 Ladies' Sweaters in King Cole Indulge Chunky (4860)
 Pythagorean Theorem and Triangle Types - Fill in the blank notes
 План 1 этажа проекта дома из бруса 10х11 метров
--------
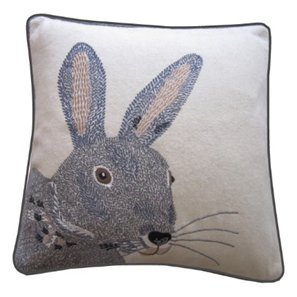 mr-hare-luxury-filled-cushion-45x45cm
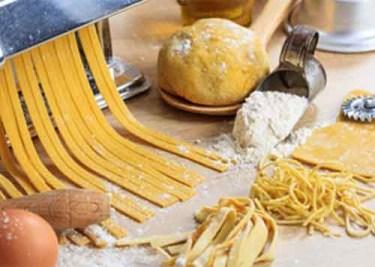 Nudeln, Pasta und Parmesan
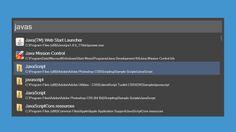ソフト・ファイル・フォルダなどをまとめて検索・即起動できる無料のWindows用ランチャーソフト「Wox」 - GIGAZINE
--------
**Task to carry out**
Although the records hold pictures, the copy must not; give again exactly the lines from the one with "Nudeln, Pasta und Parmesan" through the one with "ソフト・ファイル・フォルダなどをまとめて検索・即起動できる無料のWindows用ランチャーソフト「Wox」 - GIGAZINE".

**Result of this task**
 Nudeln, Pasta und Parmesan
ソフト・ファイル・フォルダなどをまとめて検索・即起動できる無料のWindows用ランチャーソフト「Wox」 - GIGAZINE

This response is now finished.